BEGIN Extracted entries
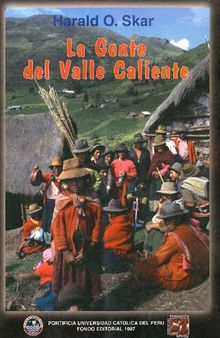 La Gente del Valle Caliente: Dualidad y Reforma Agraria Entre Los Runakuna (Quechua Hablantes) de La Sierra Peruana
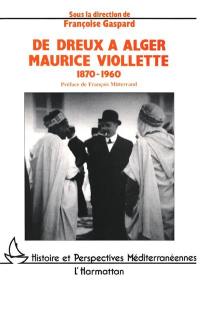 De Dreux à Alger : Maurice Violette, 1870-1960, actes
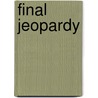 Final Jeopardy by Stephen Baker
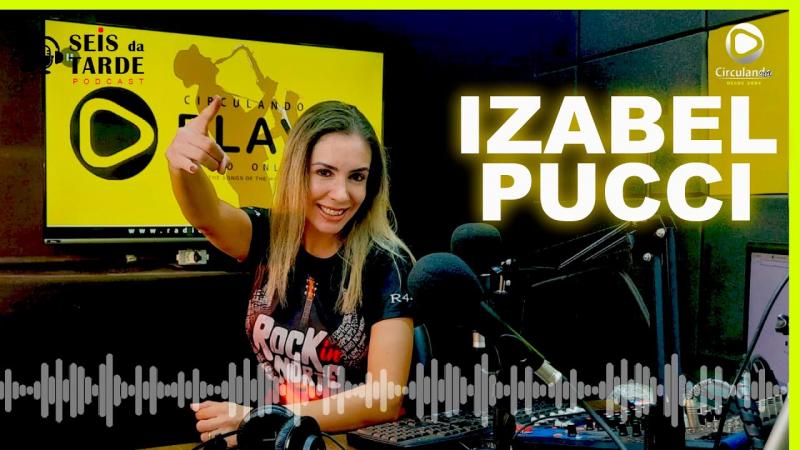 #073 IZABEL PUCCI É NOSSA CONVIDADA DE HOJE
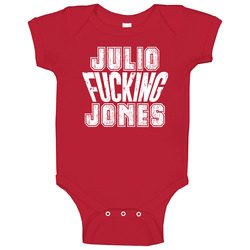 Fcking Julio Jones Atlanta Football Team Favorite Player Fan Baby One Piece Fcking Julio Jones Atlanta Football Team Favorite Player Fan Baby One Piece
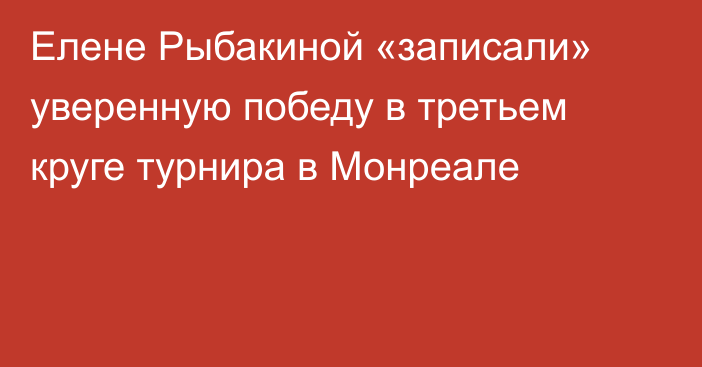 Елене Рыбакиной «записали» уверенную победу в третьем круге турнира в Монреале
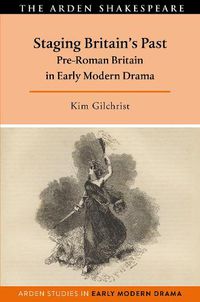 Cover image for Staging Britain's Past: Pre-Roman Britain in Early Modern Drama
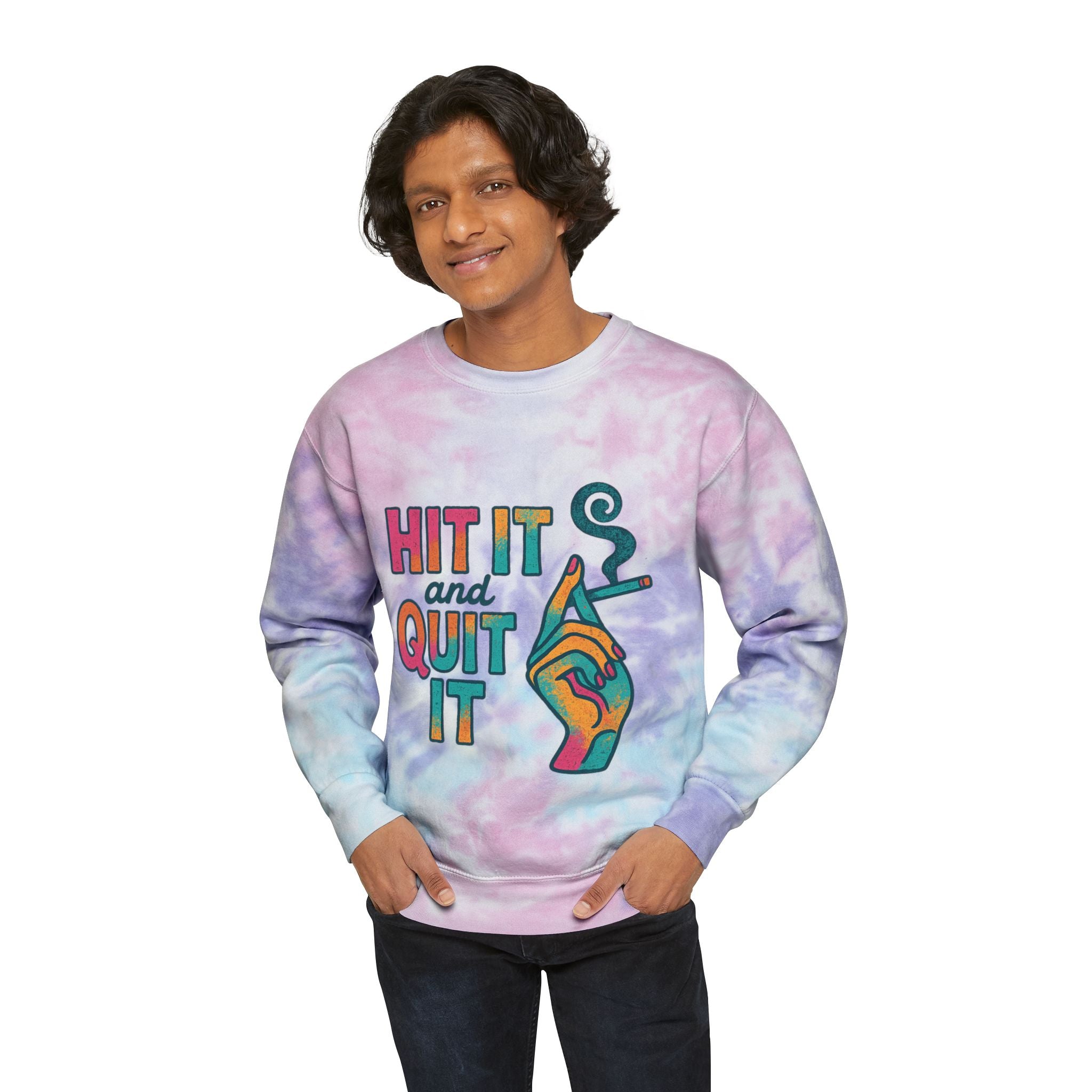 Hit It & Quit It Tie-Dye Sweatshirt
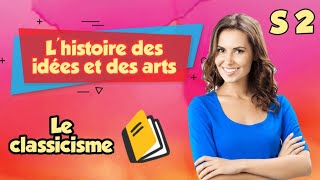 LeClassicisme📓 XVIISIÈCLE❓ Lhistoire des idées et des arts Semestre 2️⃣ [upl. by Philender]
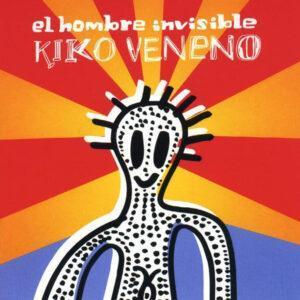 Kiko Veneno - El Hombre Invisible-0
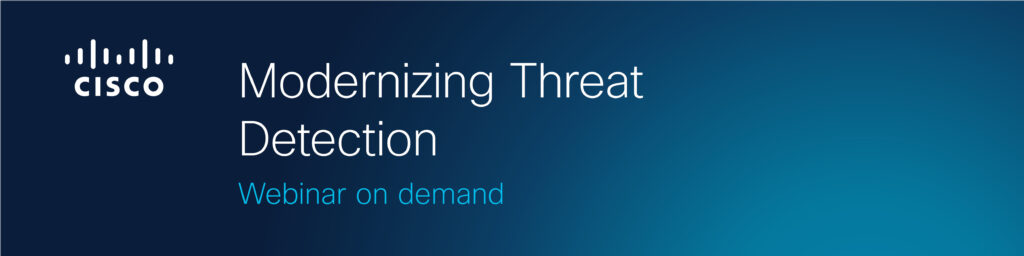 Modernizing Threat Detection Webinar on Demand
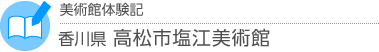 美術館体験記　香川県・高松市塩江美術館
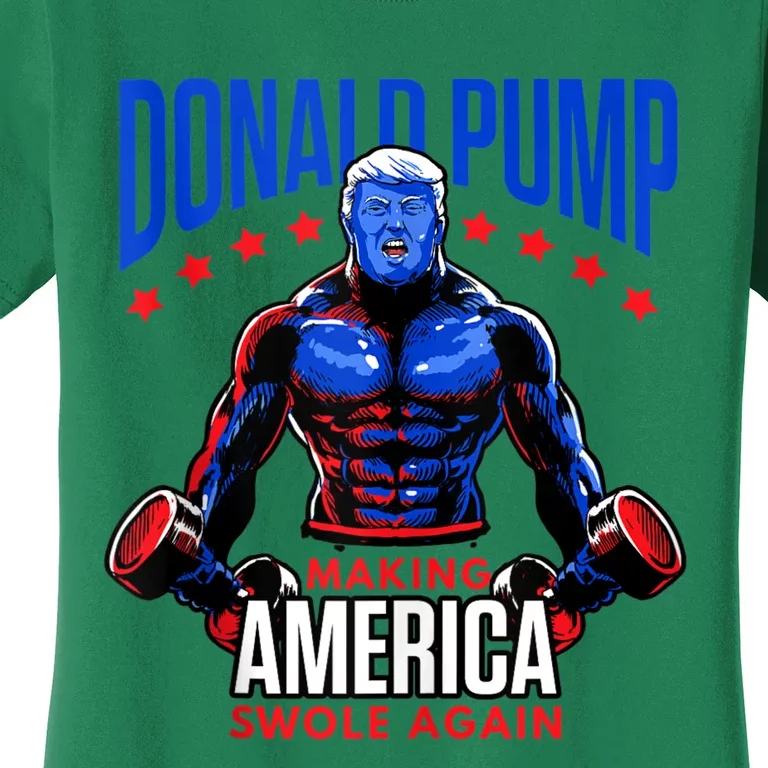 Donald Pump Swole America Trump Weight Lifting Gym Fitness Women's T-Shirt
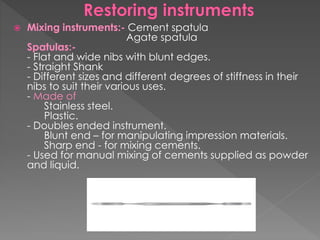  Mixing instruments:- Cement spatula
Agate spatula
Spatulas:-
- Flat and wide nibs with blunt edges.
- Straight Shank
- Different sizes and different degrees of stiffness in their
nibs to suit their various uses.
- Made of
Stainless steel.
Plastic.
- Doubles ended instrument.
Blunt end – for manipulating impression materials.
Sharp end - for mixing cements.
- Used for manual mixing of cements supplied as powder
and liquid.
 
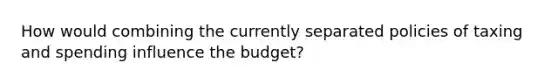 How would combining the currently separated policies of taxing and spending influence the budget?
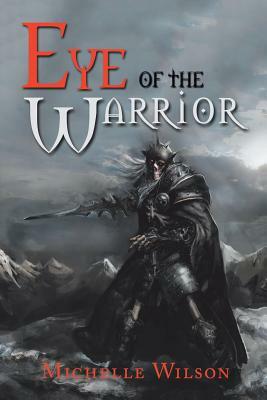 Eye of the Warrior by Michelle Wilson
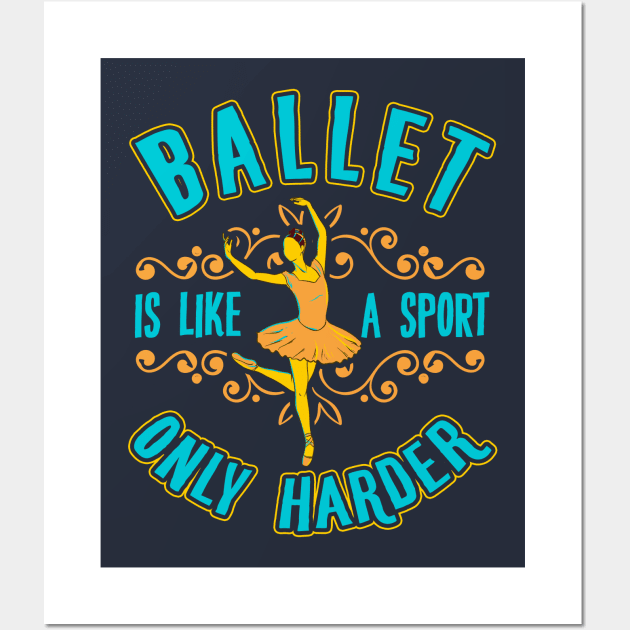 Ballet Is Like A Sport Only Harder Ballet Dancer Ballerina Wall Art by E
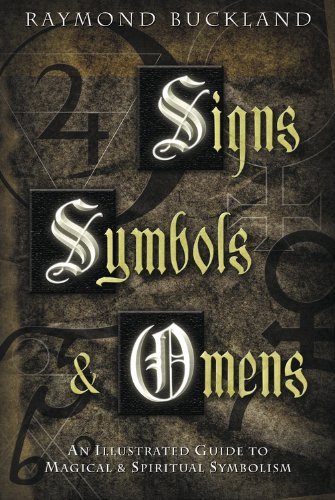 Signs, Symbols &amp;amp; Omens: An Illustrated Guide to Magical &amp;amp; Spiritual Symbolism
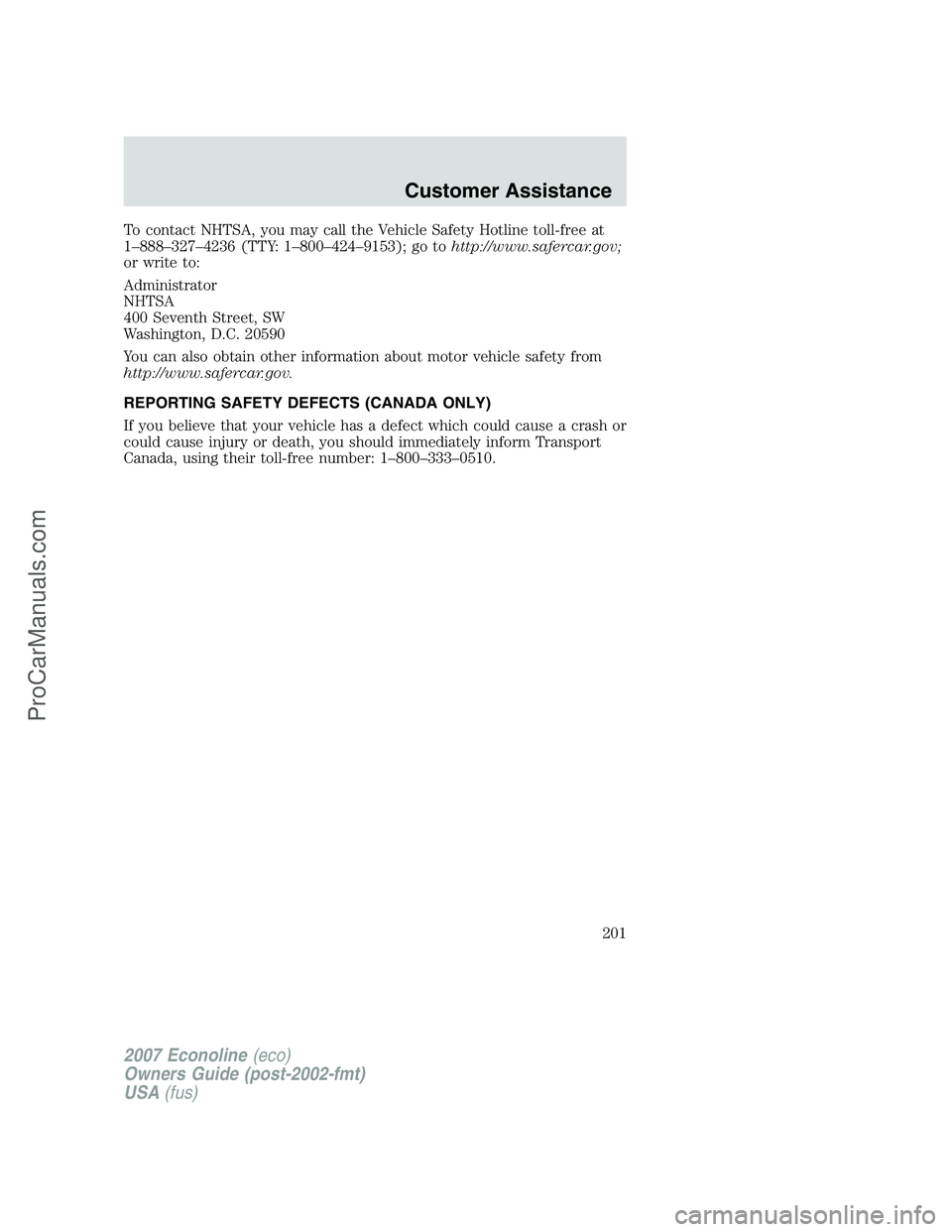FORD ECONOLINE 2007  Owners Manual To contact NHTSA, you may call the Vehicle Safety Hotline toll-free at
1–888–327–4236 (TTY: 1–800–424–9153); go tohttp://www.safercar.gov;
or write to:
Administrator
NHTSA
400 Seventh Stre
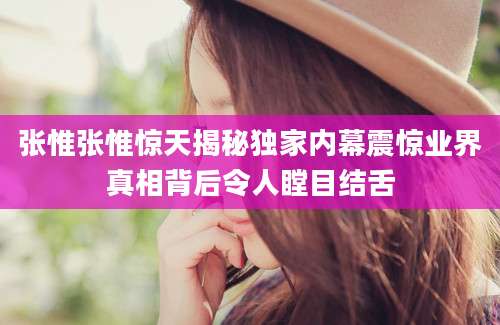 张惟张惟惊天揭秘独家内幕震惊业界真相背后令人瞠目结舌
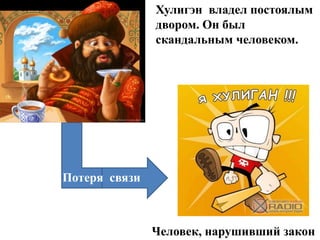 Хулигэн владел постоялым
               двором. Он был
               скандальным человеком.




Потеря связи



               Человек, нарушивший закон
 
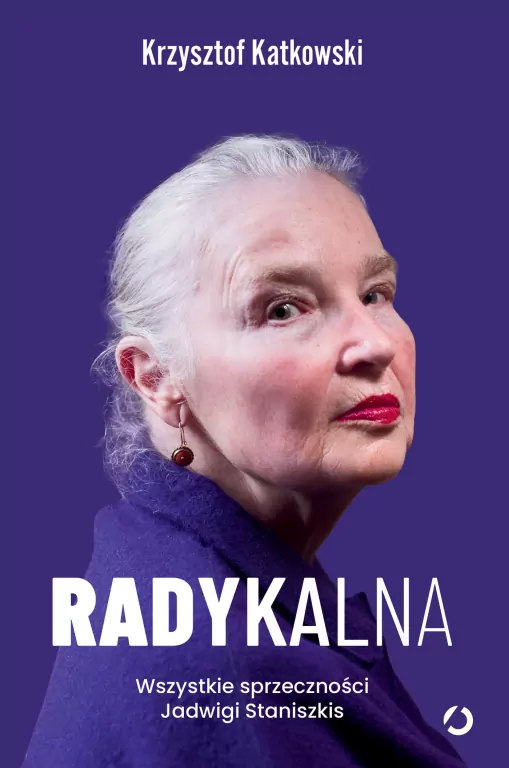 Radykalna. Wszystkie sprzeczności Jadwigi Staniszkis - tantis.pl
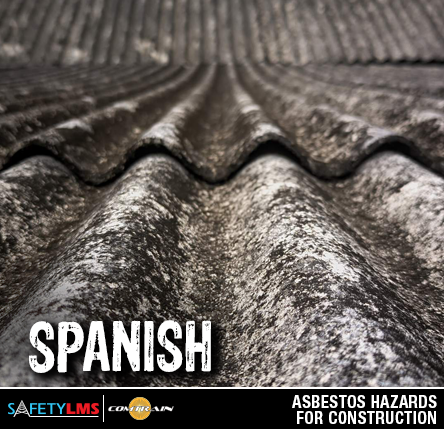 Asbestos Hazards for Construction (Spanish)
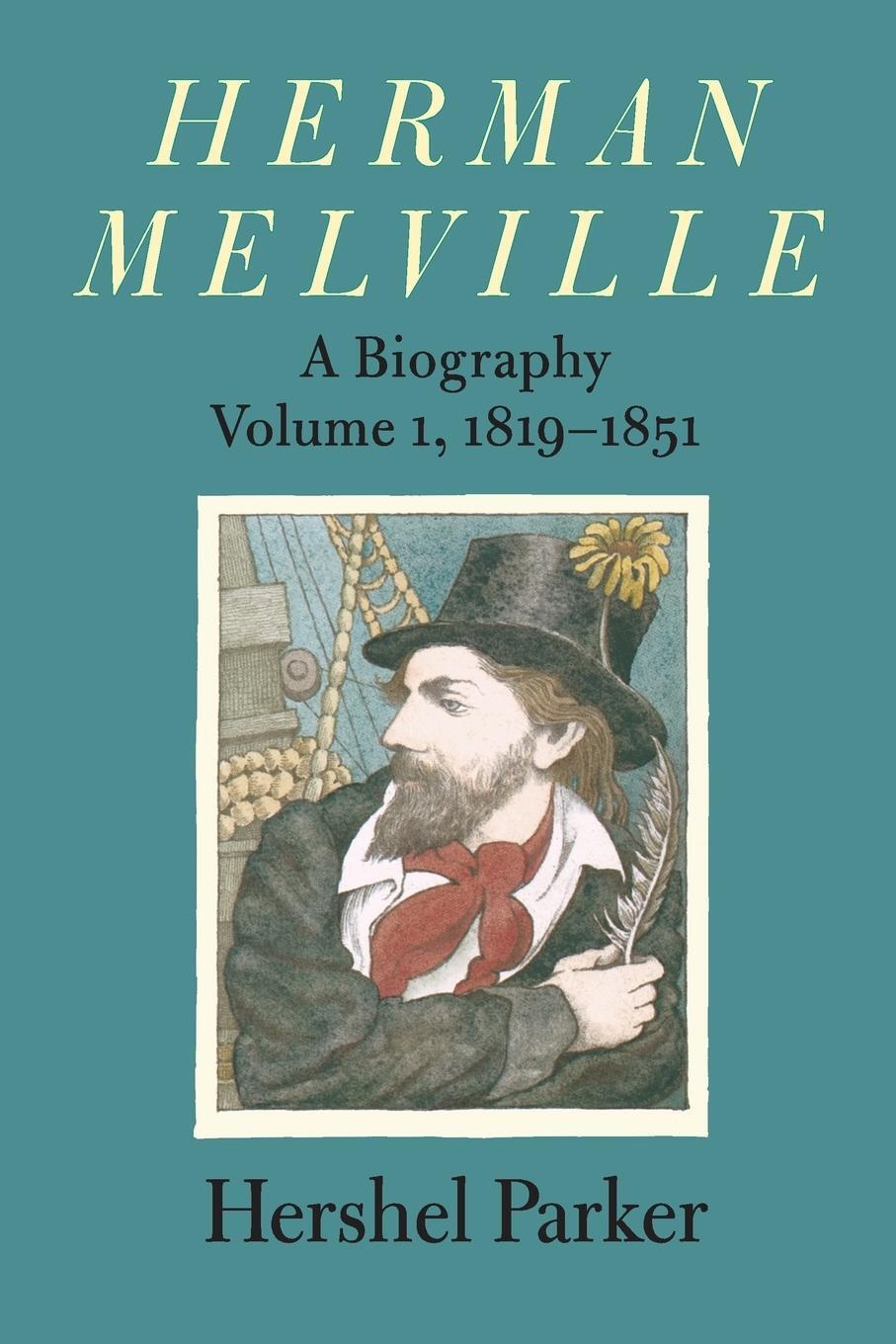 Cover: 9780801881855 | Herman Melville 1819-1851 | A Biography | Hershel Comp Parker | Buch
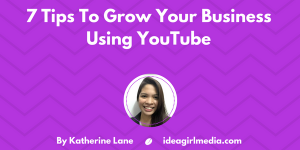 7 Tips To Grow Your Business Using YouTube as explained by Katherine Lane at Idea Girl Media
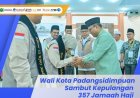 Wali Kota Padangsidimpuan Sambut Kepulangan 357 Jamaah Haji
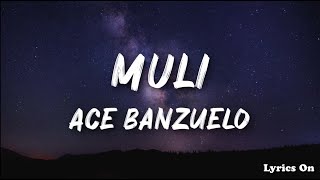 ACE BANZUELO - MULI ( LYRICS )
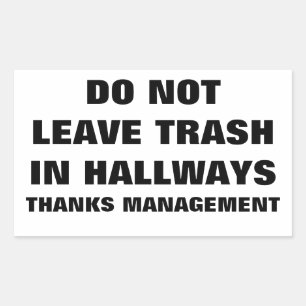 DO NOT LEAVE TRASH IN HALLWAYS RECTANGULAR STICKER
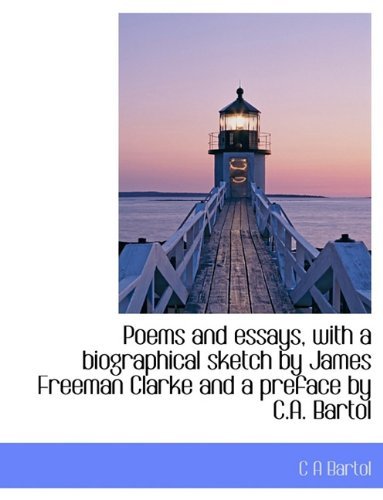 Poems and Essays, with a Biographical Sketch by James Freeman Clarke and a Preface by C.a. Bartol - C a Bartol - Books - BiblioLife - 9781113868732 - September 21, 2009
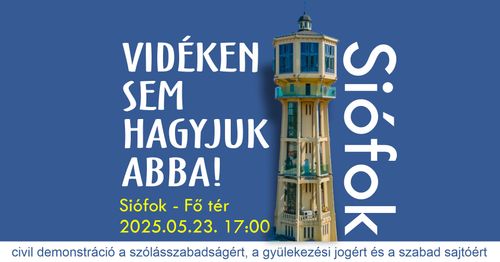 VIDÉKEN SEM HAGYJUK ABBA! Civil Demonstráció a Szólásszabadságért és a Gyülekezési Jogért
END Extracted entries
Please copy out each line in the entries that mentions the string "nibs".

- Flat and wide nibs with blunt edges.
nibs to suit their various uses.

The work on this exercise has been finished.